[Records of scene-based questions]
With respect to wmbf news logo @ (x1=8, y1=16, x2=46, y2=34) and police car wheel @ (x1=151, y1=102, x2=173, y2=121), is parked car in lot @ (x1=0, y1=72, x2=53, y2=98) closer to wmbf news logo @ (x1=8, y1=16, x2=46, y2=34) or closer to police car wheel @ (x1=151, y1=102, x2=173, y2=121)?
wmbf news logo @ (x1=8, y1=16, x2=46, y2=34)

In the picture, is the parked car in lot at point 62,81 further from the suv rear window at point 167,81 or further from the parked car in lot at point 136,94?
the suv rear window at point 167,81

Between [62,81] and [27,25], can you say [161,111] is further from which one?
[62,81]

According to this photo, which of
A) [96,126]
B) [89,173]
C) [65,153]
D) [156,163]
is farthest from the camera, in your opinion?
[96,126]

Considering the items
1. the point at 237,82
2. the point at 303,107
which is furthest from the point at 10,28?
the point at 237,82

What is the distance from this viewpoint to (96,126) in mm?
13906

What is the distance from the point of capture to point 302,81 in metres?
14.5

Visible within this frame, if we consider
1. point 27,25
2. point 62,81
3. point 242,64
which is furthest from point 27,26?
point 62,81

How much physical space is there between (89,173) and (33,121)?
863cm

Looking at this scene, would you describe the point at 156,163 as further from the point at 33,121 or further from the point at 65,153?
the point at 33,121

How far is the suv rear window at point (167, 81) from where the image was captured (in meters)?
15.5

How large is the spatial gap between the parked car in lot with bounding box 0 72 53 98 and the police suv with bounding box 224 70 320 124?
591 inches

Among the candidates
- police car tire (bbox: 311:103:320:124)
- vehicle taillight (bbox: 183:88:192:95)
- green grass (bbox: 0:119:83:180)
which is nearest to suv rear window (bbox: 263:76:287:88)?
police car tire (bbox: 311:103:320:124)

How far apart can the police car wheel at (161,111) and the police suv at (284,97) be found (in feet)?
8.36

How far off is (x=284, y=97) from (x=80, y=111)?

# [Objective]
Reproduce every one of the records above, line for line, without changing any wording, numbers, or punctuation.

# [Answer for the task]
With respect to wmbf news logo @ (x1=8, y1=16, x2=46, y2=34) and police car wheel @ (x1=151, y1=102, x2=173, y2=121), is parked car in lot @ (x1=0, y1=72, x2=53, y2=98) closer to wmbf news logo @ (x1=8, y1=16, x2=46, y2=34) or closer to police car wheel @ (x1=151, y1=102, x2=173, y2=121)?
wmbf news logo @ (x1=8, y1=16, x2=46, y2=34)

In the picture, is the parked car in lot at point 62,81 further from the suv rear window at point 167,81 or further from the parked car in lot at point 136,94?
the suv rear window at point 167,81

Between [62,81] and [27,25], can you say [161,111] is further from which one?
[62,81]

According to this photo, which of
A) [96,126]
B) [89,173]
C) [65,153]
D) [156,163]
is farthest from the camera, in your opinion?
[96,126]

Considering the items
1. the point at 237,82
2. the point at 303,107
which is furthest from the point at 10,28?
the point at 237,82

What is the distance from this viewpoint to (96,126) in mm?
13906

What is the distance from the point of capture to point 302,81 in metres?
14.5

Visible within this frame, if we consider
1. point 27,25
2. point 62,81
3. point 242,64
which is furthest from point 27,26?
point 62,81

How much physical space is there between (89,173) and (33,121)?
863cm

Looking at this scene, would you describe the point at 156,163 as further from the point at 33,121 or further from the point at 65,153?
the point at 33,121

How far is the suv rear window at point (167, 81) from where the image was captured (in meters)?
15.5

How large is the spatial gap between the parked car in lot with bounding box 0 72 53 98 and the police suv with bounding box 224 70 320 124?
591 inches

Among the candidates
- police car tire (bbox: 311:103:320:124)
- vehicle taillight (bbox: 183:88:192:95)
- green grass (bbox: 0:119:83:180)
which is nearest to suv rear window (bbox: 263:76:287:88)?
police car tire (bbox: 311:103:320:124)

How far apart can the police car wheel at (161,111) and the police suv at (284,97) be found (in feet)?
8.36

How far off is (x=284, y=97) from (x=80, y=111)?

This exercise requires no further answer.